Why Was My VMC Application Rejected?
VMC applications are rejected for three main categories of reason: trademark problems (the trademark is inactive, not at a recognized office, or does not match the logo), organization identity problems (the CA cannot verify the applicant is the trademark holder), and logo format problems (the SVG does not meet SVG Tiny PS requirements). Most rejections are resolvable by addressing the specific issue and resubmitting.
Rejection Categories and Causes
Trademark Issues
A VMC requires a granted, active registration at a recognized trademark office. Pending applications and common law marks based on use do not qualify for Verified Mark Certificate validation.
Not all national trademark offices are accepted. If the trademark is registered at an office not on the recognized list, it cannot support a VMC regardless of how established the brand is. Registration at a recognized office is required.
The CA looks up the current status of the trademark at the time of application. A registration that has expired or been abandoned since it was granted will result in rejection. The trademark must be renewed before reapplying.
The logo submitted for certification must match the trademark registration. A different color, layout, or element — even a minor variation — can cause rejection if the CA determines the logo does not correspond to the registered mark.
Organization Identity Issues
The CA must verify that the organization applying holds (or has authority to act for the holder of) the trademark. If the organization name on the trademark registration does not match the applying entity, or if the CA cannot verify the legal identity of the applicant, the application is held or rejected pending documentation.
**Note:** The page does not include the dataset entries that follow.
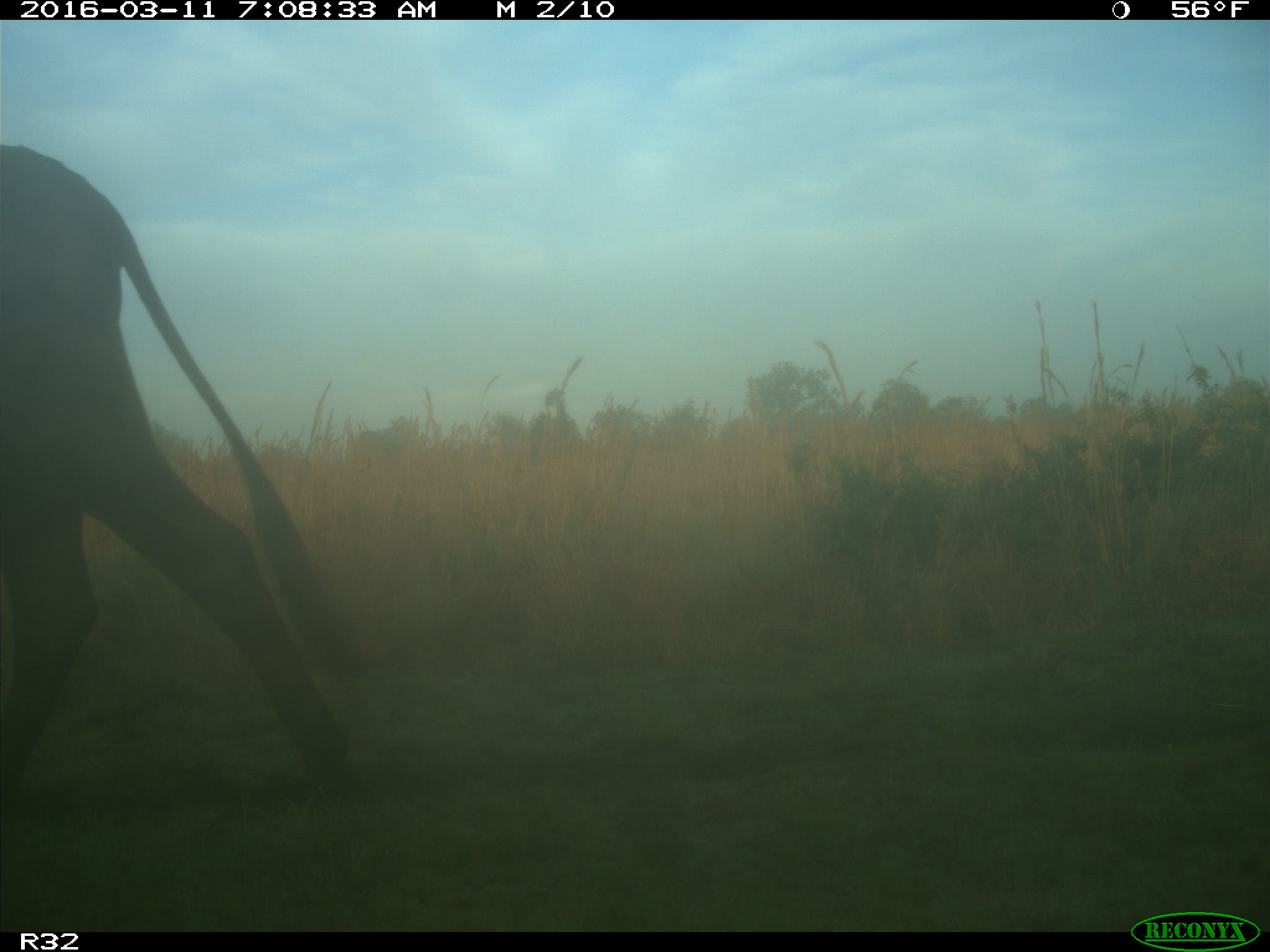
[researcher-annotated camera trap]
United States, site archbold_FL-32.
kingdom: Animalia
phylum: Chordata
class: Mammalia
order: Artiodactyla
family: Bovidae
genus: Bos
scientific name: Bos taurus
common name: domestic cow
If the trademark is registered to a parent company, subsidiary, or previous company name, the applicant must provide documentation establishing the relationship between the trademark holder and the applying entity. This commonly occurs after acquisitions, mergers, or corporate restructuring.
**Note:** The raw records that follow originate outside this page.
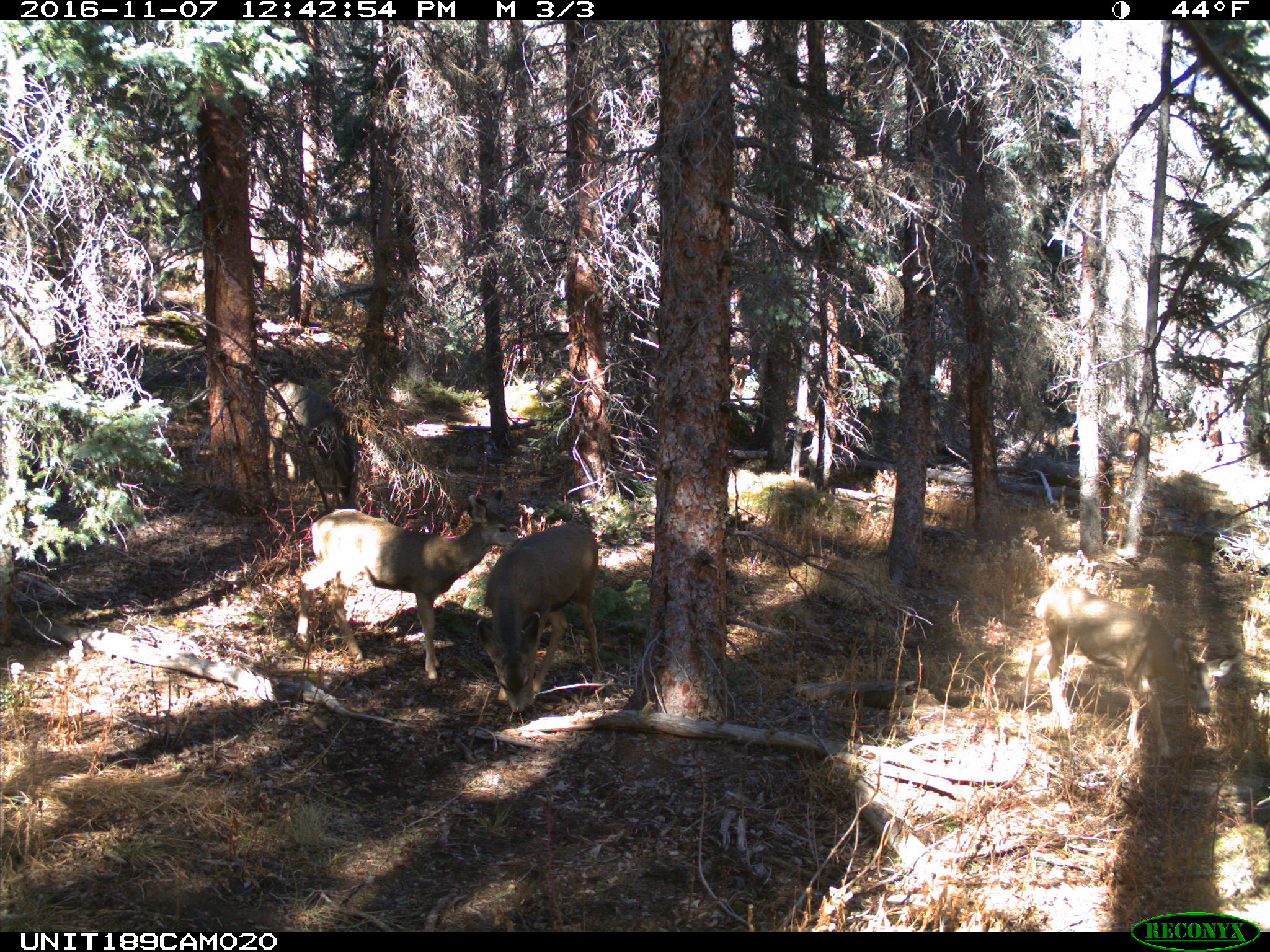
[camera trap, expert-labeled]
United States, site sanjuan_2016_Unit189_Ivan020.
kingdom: Animalia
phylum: Chordata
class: Mammalia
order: Artiodactyla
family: Cervidae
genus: Odocoileus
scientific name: Odocoileus hemionus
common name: mule deer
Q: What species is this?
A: Odocoileus hemionus (mule deer).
Missing or unclear documentation — expired identity documents, incomplete organization records, or unsigned authorization — causes the CA to pause validation. This is technically a “hold” rather than a hard rejection and is often resolvable by resubmitting the requested documents.
Logo Format Issues
The logo must be in SVG Tiny 1.2 Portable/Secure format with the correct baseProfile="tiny-ps" declaration. Standard SVG 1.1 files, files with scripts or external references, or files missing the required <title> element will fail format validation. See What Is SVG Tiny PS?
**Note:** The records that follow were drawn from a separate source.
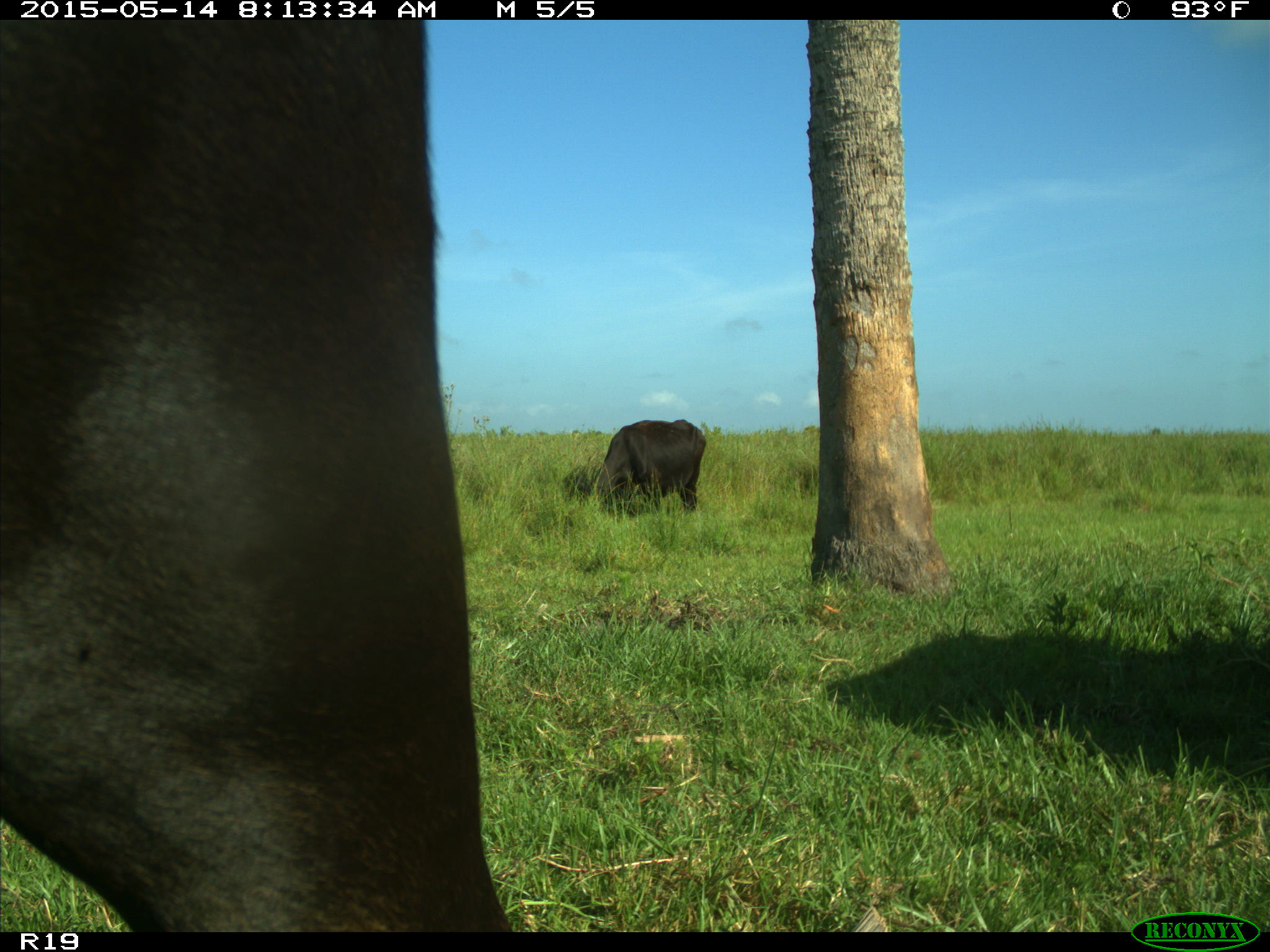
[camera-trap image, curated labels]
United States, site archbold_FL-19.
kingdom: Animalia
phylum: Chordata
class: Mammalia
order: Artiodactyla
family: Bovidae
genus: Bos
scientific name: Bos taurus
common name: domestic cow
BIMI logos must be displayed in a square format and the SVG should have a square viewBox. Non-square logos are not accepted. Some CAs also have minimum complexity requirements to prevent trivially simple images from being certified.
Resubmitting After a Rejection
Most rejections are resolvable. The path forward depends on the category: trademark issues require action at the trademark office level (renewal, re-registration, or use of a different trademark); identity issues require gathering and resubmitting documentation; logo issues require converting the file to SVG Tiny PS compliance and potentially redesigning to match the trademark registration exactly.
Confirm the resolution with the CA before resubmitting to avoid a second rejection for the same reason. Where the CA provides specific documentation requirements, collect everything before initiating the resubmission.